━━ Source passage

3—Recognizing Mental Health Issues In The Workplace
May is also Mental Health Awareness Month. And a report from the 2018 Mental Health in the Workplace Summit showed more employees miss work due to stress and anxiety than for physical illness or injury.
Dealing with mental health issues can be a delicate topic for both employers and employees. Some think it carries a stigma, and employees may attempt to hide their problems. A survey by the American Psychological Association found less than half of American adult workers felt their companies supported the well-being of their employees.
However, more companies, cognizant of productivity and cost issues associated with employee absences, are starting to implement mental health initiatives as part of their workplace wellness programs.
“Employees try to hide what they’re going through because they fear the negative consequences of being discovered. And these fears are justified,” says Ken Dolan-Del Vecchio, formerly Vice President, Health and Wellness, at Prudential and founder of GreenGate Leadership®. “Many otherwise capable managers become very uncomfortable when they hear one of their team members mention words like stress, anxiety, and depression. Forward-thinking employers are implementing initiatives that break stigma and improve access to effective care. They recognize the role of leaders at all levels in creating positive, respectful, health-promoting work environments. As has often been said, culture trumps strategy every time. An employer can have all the right policies in place, but it’s the culture that either brings these to life or makes them a joke.”
Here are some tips from Dolan-Del Vecchio:
Break the stigma. Studies indicate one in five American adults experience a form of mental illness. Like most health conditions, these are most effectively treated when identified early. Stigma causes many who suffer to deny their need for care and, therefore, delay seeking it. Senior execs are in the best position to break the stigma. They can share their personal story if they live with a mental health condition, talk about how they have supported others, and sincerely encourage their employees to get the care they deserve.
Improve access to effective care. Hold your benefits provider system accountable for effective care delivery. Take a searching and fearless look at how well your organization’s mental health benefits actually serve those in need. You do that by creating an anonymous feedback mechanism for your employees and their family members. Sadly, I can almost guarantee that the results will show need for significant improvement.
Train leaders. Stress is the enemy of health and sustained productivity. More than any other factor, our immediate supervisor creates the culture of our workplace. When leaders at every organizational level treat those who report to them with an attitude of caring and respect, including respect for initiative, autonomy, diversity, and reasonable limits when it comes to productivity, the best organizational results will follow.
And Dolan-Del Vecchio adds, “It’s in everyone’s best interest for employers to fight the stigma linked to mental health issues, ensure medical benefit partners are delivering on their promises, and make sure leaders of people are up to the task.”
4—Improving Mental Health in the Workplace
Tips from Sharon Rosen, Chief People Officer, HeraldPR
Reserve PTO for mental health days: While it’s great to save your PTO for travel, I also encourage employees to reserve a few days a year for mental health purposes. We face pressure and expectations from all facets of life, and if you can manage it, take a day once in a while where you unplug from work, email, and social media. The day should be spent in a way that will rejuvenate and relax you—and that means something different for every person. It could be going on a hike, spending time with family, or going to a yoga class. Taking a full day just for yourself away from work can bring a sense of calm, give you clarity, and really improve your overall mood.

━━━━
━━ Excerpted records

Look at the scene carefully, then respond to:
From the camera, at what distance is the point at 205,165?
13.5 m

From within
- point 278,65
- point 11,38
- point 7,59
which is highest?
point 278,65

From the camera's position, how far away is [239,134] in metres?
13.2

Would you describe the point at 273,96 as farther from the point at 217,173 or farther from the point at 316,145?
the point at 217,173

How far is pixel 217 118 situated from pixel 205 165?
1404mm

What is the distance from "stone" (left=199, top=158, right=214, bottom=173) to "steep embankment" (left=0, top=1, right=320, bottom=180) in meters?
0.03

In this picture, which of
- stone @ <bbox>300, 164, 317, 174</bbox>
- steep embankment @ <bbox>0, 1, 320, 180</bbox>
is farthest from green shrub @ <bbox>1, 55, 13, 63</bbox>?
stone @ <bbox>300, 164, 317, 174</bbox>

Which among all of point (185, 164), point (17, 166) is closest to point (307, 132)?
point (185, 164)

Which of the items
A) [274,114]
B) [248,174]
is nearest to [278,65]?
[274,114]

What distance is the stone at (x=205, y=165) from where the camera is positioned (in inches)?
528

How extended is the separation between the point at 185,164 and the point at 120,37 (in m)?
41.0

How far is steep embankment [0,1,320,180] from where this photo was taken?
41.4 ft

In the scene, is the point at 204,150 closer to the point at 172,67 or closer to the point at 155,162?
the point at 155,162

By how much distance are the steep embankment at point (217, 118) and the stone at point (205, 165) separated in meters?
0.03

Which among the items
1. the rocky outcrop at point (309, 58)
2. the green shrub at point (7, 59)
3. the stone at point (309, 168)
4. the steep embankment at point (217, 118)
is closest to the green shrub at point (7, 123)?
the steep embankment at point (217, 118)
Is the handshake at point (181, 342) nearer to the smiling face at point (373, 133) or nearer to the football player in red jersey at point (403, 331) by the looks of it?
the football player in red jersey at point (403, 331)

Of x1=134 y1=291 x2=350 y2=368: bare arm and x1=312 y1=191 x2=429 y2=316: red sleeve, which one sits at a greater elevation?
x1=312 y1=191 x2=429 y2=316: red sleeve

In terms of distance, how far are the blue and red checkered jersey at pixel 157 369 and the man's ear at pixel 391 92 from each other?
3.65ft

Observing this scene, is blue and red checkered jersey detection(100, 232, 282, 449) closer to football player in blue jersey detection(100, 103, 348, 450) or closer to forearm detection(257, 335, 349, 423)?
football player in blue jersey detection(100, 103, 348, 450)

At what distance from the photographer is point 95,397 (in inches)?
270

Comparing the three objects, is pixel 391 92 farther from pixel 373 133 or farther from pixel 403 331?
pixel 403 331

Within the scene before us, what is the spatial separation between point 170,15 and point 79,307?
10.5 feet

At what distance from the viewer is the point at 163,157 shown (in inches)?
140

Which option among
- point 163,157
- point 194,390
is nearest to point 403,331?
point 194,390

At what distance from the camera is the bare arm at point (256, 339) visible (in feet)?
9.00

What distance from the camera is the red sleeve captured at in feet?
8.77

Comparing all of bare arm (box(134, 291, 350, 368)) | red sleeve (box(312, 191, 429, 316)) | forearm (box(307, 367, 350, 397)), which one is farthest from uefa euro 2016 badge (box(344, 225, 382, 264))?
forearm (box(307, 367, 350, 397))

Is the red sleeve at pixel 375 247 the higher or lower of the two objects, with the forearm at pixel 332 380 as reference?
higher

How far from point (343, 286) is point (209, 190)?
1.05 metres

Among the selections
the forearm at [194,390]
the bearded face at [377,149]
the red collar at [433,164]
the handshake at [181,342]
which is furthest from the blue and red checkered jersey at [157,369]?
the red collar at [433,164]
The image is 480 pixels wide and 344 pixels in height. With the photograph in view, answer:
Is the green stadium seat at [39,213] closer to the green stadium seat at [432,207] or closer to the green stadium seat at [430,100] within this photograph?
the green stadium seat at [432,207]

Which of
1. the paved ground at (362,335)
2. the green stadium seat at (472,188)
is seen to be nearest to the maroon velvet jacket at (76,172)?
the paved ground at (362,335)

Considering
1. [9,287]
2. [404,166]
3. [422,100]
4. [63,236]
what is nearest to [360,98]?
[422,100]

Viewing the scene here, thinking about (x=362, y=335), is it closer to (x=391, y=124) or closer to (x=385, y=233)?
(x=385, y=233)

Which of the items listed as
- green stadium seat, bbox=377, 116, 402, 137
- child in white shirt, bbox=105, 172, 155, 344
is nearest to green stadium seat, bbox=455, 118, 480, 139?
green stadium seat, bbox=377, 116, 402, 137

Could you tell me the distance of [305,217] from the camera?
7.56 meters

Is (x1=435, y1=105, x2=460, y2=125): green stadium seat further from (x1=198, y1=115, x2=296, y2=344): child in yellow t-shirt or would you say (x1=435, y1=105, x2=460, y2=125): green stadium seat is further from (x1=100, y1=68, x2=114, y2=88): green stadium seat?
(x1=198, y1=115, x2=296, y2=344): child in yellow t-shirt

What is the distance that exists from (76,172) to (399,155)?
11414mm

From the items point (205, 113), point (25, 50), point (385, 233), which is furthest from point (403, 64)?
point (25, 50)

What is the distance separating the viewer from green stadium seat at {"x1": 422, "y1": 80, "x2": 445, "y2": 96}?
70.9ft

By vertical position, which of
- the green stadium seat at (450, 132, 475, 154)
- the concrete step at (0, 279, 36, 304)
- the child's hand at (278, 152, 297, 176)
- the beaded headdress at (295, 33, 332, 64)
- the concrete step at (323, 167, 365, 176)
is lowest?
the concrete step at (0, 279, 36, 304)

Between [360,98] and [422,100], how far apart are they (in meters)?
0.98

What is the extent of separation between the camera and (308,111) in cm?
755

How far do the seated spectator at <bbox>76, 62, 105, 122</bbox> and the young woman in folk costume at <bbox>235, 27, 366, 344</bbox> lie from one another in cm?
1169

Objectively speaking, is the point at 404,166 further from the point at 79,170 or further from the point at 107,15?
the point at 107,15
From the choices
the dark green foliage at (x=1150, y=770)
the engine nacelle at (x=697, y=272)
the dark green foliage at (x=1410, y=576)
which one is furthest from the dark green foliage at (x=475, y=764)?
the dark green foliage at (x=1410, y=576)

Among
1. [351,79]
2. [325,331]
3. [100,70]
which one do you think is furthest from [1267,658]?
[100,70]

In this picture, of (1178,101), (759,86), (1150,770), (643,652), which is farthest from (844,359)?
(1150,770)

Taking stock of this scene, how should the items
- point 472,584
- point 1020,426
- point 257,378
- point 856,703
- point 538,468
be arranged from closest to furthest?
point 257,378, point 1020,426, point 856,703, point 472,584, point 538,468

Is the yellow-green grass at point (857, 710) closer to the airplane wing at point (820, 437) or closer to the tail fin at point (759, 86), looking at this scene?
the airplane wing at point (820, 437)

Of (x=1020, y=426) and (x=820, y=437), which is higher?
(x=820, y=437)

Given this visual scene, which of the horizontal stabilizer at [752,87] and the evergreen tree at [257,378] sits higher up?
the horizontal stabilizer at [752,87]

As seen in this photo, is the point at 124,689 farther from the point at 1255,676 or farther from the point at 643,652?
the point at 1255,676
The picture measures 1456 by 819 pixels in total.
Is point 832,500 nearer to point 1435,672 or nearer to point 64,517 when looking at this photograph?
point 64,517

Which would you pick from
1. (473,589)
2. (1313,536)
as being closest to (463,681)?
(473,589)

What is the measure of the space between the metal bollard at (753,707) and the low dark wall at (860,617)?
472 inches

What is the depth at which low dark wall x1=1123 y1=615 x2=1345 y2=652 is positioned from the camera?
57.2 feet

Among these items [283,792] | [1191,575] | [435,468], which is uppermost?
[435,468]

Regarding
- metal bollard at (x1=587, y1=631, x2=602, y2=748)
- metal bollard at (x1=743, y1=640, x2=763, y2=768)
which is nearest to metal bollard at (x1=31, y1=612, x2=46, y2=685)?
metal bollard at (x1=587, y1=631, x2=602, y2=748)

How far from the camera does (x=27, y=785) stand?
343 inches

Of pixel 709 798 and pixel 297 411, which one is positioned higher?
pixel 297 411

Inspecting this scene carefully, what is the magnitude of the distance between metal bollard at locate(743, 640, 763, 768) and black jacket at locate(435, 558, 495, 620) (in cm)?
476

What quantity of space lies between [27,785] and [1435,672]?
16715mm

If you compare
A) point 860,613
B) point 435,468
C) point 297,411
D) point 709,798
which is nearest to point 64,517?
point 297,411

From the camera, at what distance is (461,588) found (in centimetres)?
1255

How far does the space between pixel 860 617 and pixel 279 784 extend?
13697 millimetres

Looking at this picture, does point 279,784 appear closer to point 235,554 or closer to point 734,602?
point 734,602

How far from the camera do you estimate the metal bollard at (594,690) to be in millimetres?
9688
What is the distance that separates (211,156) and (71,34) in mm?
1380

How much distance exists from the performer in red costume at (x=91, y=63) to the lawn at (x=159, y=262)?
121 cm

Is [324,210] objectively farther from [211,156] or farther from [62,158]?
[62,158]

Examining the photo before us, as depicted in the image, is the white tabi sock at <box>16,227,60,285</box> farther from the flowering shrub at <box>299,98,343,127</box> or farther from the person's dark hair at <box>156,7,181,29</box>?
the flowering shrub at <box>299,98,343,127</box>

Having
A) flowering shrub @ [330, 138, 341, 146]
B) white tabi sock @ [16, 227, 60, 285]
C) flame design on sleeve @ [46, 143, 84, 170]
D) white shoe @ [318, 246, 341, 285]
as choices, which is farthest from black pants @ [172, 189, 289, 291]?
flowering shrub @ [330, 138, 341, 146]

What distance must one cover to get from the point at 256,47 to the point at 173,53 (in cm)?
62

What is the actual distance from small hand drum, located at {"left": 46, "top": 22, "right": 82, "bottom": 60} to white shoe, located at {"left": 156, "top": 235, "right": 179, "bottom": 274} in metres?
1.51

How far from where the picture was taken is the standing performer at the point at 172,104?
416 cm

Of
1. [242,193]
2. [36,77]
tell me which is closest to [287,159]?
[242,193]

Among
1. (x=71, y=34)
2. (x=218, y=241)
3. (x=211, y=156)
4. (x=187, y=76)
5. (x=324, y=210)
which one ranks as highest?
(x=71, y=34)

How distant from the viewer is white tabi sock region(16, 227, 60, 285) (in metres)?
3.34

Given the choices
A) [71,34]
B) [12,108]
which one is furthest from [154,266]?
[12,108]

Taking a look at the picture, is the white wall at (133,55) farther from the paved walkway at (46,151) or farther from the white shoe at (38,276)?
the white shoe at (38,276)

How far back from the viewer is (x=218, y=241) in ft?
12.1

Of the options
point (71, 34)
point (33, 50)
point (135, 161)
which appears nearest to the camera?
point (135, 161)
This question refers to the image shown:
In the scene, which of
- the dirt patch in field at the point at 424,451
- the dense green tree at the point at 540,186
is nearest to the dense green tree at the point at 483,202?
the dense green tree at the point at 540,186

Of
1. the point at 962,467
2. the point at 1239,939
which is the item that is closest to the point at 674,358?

━━━━

> **Your tasks**:
1 - In the workplace mental health passage, what share of American adults do studies indicate experience a form of mental illness?
2 - Copy the workplace mental health passage, starting at "However, more companies, cognizant" and ending at "workplace wellness programs.".

> **Task-by-task outputs**:
1 - One in five.

2 -
However, more companies, cognizant of productivity and cost issues associated with employee absences, are starting to implement mental health initiatives as part of their workplace wellness programs.